Request 1: Copy the Star Control: Origins article from "Stardock built their" up to and including "marketing and promotion.", substituting "Fleet Battles" for "Super Melee".

Given passage:
Star Control: Origins is an action-adventure game developed and published by Stardock Entertainment for Microsoft Windows, released September 20, 2018.

Gameplay 
Star Control: Origins begins in the year 2086, where the human space agency Star Control launches Earth's first interstellar-capable ship to investigate an alien distress signal. The player assumes the role of the captain of that ship. The game follows the template of original Star Control series as an action-adventure game, combining planetary exploration, diplomacy with alien races, and ship-to-ship space battles. The one-on-one "Fleet Battles" take place in a 2D top-down arena, with each type of ship having two different abilities. Through the game's story, characters provide quests that direct the player to explore different places in the galaxy. Players can send a planetary lander to explore planets and gather resources, and the game adds a new planetary-landing minigame. The game allows players to upgrade their ships, including abilities that automate combat, planetary resource-gathering, and piloting between destinations. There is also a Fleet Battles multiplayer mode, which can be played against other people online, or against an AI opponent.

Development 
In 2013, Atari filed for bankruptcy, and auctioned its assets in the dormant Star Control franchise. That summer, Stardock became the highest bidder on the "Star Control" trademark and the copyright in the original material of Star Control 3, though Atari's assets did not include the copyright to other games in the franchise.

Stardock built their game using the Nitrous Engine, with the style of writing and visual art inspired by Star Control II. By 2017, they announced delays and changes in plans, forcing them to cancel their planned Defense of the Ancients-style combat system, while still allowing players to play a public beta of their one-on-one Super Melee system in November. The reported budget for Star Control: Origins was $10 million, with additional costs for marketing and promotion.

In 2014, Stardock initially told Ars Technica that they would create Star Control: Origins as a prequel, taking place 43 years before the events of Star Control. Stardock CEO Brad Wardell sought to involve creators of the original Star Control series. When both Fred Ford and Paul Reiche III declined, Stardock reported that the original developers "cannot be officially involved" due to their contracts with Activision, and that the company would "be talking to Paul and Fred as we go forward". In 2015, Stardock announced that their new game would take place "before the events of the original series". By October 2017, Stardock represented that they were speaking frequently with the original Star Control creators, reiterating that Origins would take place in an alternate universe, branching from the original series' universe. Reiche and Ford said that their games had "absolutely no connection, hyper-dimensional or otherwise", and that Stardock had not negotiated their legal permissions. This became an issue in an ensuing lawsuit, Stardock Systems, Inc. v. Reiche, leading to Origins being set in a separate universe from the original series.

Records for this task:
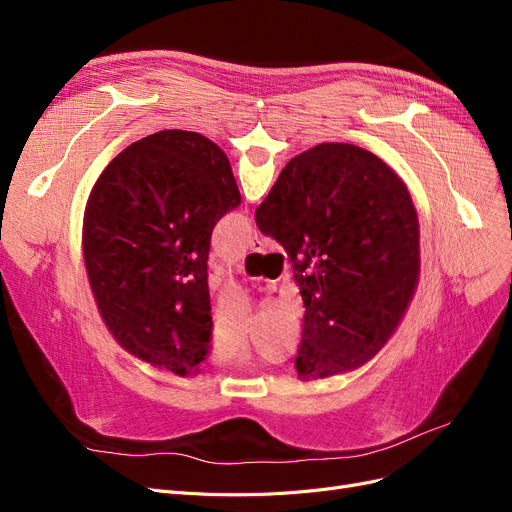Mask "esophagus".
Here are the masks:
<instances>
[{
    "label": "esophagus",
    "instance_id": "1",
    "mask_svg": "<svg viewBox=\"0 0 512 512\" xmlns=\"http://www.w3.org/2000/svg\"><path fill=\"white\" fill-rule=\"evenodd\" d=\"M247 250H250V252H262V250H265V245H262V241L258 239L256 232H254V237H252L250 245H247Z\"/></svg>",
    "mask_w": 512,
    "mask_h": 512
}]
</instances>
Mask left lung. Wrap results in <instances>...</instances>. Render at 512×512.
Returning a JSON list of instances; mask_svg holds the SVG:
<instances>
[{
	"mask_svg": "<svg viewBox=\"0 0 512 512\" xmlns=\"http://www.w3.org/2000/svg\"><path fill=\"white\" fill-rule=\"evenodd\" d=\"M226 153L198 132L145 136L89 194L83 256L106 329L138 359L190 376L207 359L213 226L239 207Z\"/></svg>",
	"mask_w": 512,
	"mask_h": 512,
	"instance_id": "8db88e82",
	"label": "left lung"
}]
</instances>
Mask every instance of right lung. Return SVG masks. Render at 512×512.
<instances>
[{"label": "right lung", "mask_w": 512, "mask_h": 512, "mask_svg": "<svg viewBox=\"0 0 512 512\" xmlns=\"http://www.w3.org/2000/svg\"><path fill=\"white\" fill-rule=\"evenodd\" d=\"M256 224L286 250L305 305L299 376L329 378L374 359L421 271L418 215L393 168L356 145H316L286 164Z\"/></svg>", "instance_id": "right-lung-1"}]
</instances>
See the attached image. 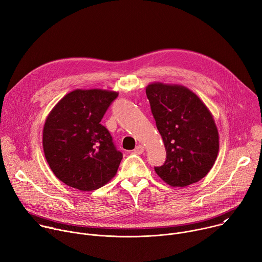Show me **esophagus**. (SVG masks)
<instances>
[{
  "label": "esophagus",
  "instance_id": "obj_1",
  "mask_svg": "<svg viewBox=\"0 0 262 262\" xmlns=\"http://www.w3.org/2000/svg\"><path fill=\"white\" fill-rule=\"evenodd\" d=\"M134 152H135L136 155H142V154L144 152V147H143L142 145H138V146L135 148Z\"/></svg>",
  "mask_w": 262,
  "mask_h": 262
}]
</instances>
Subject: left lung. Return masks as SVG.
Listing matches in <instances>:
<instances>
[{
  "label": "left lung",
  "mask_w": 262,
  "mask_h": 262,
  "mask_svg": "<svg viewBox=\"0 0 262 262\" xmlns=\"http://www.w3.org/2000/svg\"><path fill=\"white\" fill-rule=\"evenodd\" d=\"M146 95L162 136L167 160L157 174L174 188L201 180L219 152V132L212 114L192 90L181 85L150 83Z\"/></svg>",
  "instance_id": "1"
}]
</instances>
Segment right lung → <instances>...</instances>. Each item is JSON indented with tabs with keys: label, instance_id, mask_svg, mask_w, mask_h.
<instances>
[{
	"label": "right lung",
	"instance_id": "1",
	"mask_svg": "<svg viewBox=\"0 0 262 262\" xmlns=\"http://www.w3.org/2000/svg\"><path fill=\"white\" fill-rule=\"evenodd\" d=\"M117 96L116 91L76 89L48 115L42 132L45 156L56 177L68 186L90 192L116 175L122 154L100 121Z\"/></svg>",
	"mask_w": 262,
	"mask_h": 262
}]
</instances>
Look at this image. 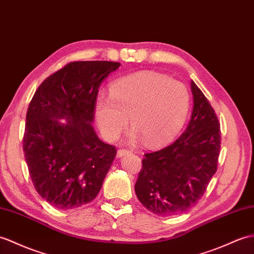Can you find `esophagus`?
<instances>
[{
  "label": "esophagus",
  "mask_w": 254,
  "mask_h": 254,
  "mask_svg": "<svg viewBox=\"0 0 254 254\" xmlns=\"http://www.w3.org/2000/svg\"><path fill=\"white\" fill-rule=\"evenodd\" d=\"M131 150H128V149H127V148H120L119 150H118V152H117V156L118 157H123V156H126V155H127V154H131Z\"/></svg>",
  "instance_id": "34e87169"
}]
</instances>
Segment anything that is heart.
<instances>
[{
	"label": "heart",
	"mask_w": 254,
	"mask_h": 254,
	"mask_svg": "<svg viewBox=\"0 0 254 254\" xmlns=\"http://www.w3.org/2000/svg\"><path fill=\"white\" fill-rule=\"evenodd\" d=\"M190 108L187 86L169 76L143 71L114 82L109 96L99 95L95 117L100 132L115 140L127 126L133 127V139L148 145H161L173 138L184 126Z\"/></svg>",
	"instance_id": "1"
}]
</instances>
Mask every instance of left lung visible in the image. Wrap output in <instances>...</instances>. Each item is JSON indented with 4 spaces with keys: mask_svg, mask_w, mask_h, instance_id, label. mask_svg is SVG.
<instances>
[{
    "mask_svg": "<svg viewBox=\"0 0 254 254\" xmlns=\"http://www.w3.org/2000/svg\"><path fill=\"white\" fill-rule=\"evenodd\" d=\"M193 109L190 125L172 144L145 154L135 184L144 207L161 216L192 208L217 170L221 127L209 100L191 81Z\"/></svg>",
    "mask_w": 254,
    "mask_h": 254,
    "instance_id": "1",
    "label": "left lung"
}]
</instances>
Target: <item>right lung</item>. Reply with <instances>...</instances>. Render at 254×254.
<instances>
[{"instance_id": "right-lung-1", "label": "right lung", "mask_w": 254, "mask_h": 254, "mask_svg": "<svg viewBox=\"0 0 254 254\" xmlns=\"http://www.w3.org/2000/svg\"><path fill=\"white\" fill-rule=\"evenodd\" d=\"M115 62H71L42 82L27 110L22 149L35 190L53 207L91 202L117 154L91 122L98 87L120 67ZM66 117L64 125L57 119Z\"/></svg>"}]
</instances>
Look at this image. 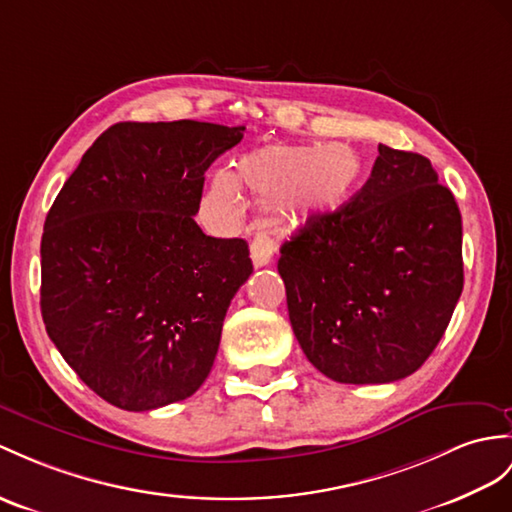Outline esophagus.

Request 2: State how many lines of the records contain the string "every", giving only the number.

Task solution 1:
Stardock built their game using the Nitrous Engine, with the style of writing and visual art inspired by Star Control II. By 2017, they announced delays and changes in plans, forcing them to cancel their planned Defense of the Ancients-style combat system, while still allowing players to play a public beta of their one-on-one Fleet Battles system in November. The reported budget for Star Control: Origins was $10 million, with additional costs for marketing and promotion.

Task solution 2: 2